INF: How to Determine When SQL Server Causes a Windows NT Blue Screen

ID: Q170576


The information in this article applies to:


SUMMARY

Infrequently Windows NT may halt with a STOP screen, commonly called a "blue screen", or it may hard hang, where the console is completely frozen and non-responsive. This may sometimes happen on a computer where SQL Server is running, or may coincide with a particular SQL Server operation such as a DUMP or LOAD, BCP, a long-running query, and so on.

The vast majority of time, this indicates an operating system, device driver, or hardware problem and should be pursued as such. Windows NT user or kernel mode process isolation ensures that a user mode application problem will not cause the operating system to stop responding. This article discusses exceptions to this and ways to determine whether to troubleshoot the problem at the system or application layer.

Sometimes the cause of a machine hard hang or blue screen may be an NMI (non-maskable interrupt) error. This is sometimes visible as an error code stating NMI, parity check or I/O parity check. NMI errors are almost always hardware. Usually they are caused by a memory failure but can originate in other hardware subsystems such as video boards. Even if the NMI error only happens during certain SQL Server operations, and if the system passes initial hardware diagnostics, it should still be considered a hardware problem and pursued as such. It may be necessary to use a dedicated memory SIMM testing device which can often find a transient memory error that eludes software-based diagnostics. For more information see the Windows NT Resource Kit under the heading "Memory Problems", and the following article in the Microsoft Knowledge Base:

Q101272 : "Memory Parity Errors: Causes and Suggestions"


MORE INFORMATION

Processes exist on Windows NT in either user mode or kernel mode (sometimes called supervisor or privileged mode). In the Intel i386 architecture, user mode maps to ring 3 and kernel mode to ring 0 of the 4-ring protection system. The i386 architecture has been carried forward with little change in all Intel and compatible processors to date, including the Pentium Pro and Pentium II. RISC processors such as the Alpha AXP likewise typically have unprivileged and privileged modes.

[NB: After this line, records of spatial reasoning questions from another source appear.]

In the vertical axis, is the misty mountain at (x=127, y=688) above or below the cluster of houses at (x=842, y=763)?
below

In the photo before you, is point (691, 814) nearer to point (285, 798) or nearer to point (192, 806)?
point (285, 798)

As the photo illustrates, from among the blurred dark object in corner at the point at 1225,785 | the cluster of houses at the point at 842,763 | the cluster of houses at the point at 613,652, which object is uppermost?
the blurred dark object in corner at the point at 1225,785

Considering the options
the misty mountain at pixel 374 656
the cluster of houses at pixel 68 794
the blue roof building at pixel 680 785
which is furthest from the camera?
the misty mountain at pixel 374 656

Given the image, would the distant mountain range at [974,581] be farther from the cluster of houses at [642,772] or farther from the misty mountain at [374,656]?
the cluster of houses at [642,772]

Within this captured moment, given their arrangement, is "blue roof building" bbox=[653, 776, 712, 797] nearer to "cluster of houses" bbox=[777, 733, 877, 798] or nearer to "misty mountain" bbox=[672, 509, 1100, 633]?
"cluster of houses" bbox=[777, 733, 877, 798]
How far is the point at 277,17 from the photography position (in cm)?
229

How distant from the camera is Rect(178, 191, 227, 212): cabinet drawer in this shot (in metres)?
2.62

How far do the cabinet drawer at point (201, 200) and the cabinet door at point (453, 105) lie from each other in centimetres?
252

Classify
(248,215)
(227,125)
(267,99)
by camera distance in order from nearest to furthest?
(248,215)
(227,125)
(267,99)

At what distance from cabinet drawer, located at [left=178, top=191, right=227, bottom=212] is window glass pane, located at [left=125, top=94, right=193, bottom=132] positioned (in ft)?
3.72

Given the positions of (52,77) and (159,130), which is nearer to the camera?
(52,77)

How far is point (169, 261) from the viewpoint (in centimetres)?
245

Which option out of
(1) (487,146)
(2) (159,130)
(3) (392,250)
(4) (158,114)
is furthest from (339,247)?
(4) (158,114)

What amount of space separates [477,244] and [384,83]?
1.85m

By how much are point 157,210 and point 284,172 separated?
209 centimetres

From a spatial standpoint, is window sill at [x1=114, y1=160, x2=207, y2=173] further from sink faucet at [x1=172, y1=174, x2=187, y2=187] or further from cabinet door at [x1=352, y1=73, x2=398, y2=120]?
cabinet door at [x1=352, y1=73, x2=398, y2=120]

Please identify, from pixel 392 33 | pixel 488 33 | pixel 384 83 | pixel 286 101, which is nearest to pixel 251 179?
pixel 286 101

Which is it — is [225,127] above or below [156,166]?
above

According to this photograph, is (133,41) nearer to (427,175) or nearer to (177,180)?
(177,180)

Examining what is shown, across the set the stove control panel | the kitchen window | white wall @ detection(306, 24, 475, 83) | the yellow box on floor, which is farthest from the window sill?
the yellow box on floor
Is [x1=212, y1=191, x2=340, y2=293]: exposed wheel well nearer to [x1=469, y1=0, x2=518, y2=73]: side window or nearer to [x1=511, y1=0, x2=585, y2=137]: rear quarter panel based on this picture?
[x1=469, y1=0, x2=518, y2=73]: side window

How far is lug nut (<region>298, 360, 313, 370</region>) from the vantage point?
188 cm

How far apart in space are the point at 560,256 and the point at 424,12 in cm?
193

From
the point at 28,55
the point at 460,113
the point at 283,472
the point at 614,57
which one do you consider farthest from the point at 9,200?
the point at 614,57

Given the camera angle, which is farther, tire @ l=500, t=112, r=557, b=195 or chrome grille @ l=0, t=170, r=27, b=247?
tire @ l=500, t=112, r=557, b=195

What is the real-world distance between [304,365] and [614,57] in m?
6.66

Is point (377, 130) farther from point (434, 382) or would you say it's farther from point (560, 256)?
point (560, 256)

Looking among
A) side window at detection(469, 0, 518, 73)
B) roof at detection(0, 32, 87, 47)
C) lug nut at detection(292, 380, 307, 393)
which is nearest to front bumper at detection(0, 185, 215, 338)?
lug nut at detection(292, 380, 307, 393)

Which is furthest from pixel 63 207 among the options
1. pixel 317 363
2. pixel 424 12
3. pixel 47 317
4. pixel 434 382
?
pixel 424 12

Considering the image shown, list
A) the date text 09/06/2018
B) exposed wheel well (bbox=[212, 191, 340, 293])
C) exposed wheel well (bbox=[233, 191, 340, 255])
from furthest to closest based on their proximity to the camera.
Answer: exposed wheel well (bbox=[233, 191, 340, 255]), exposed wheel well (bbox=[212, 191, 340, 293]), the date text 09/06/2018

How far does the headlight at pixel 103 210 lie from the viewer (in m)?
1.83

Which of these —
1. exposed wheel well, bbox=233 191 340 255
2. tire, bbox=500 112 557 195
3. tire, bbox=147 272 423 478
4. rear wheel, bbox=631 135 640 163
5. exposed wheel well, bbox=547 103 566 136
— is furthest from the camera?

Kernel mode is a privileged processor mode in which a thread has access to system-wide memory (including that of all user-mode processes) and to hardware. By contrast, user mode is a nonprivileged processor mode in which a thread can only access system resources by calling system services.

A user mode process cannot access kernel mode memory, nor can it access memory of another user mode process. This is enforced by processor hardware, in conjunction with kernel mode data structures such as Page Tables. For information on this see the 80386 Programmer's Reference Manual, the 80386 System Software Writer's Guide, or equivalent Alpha AXP documentation.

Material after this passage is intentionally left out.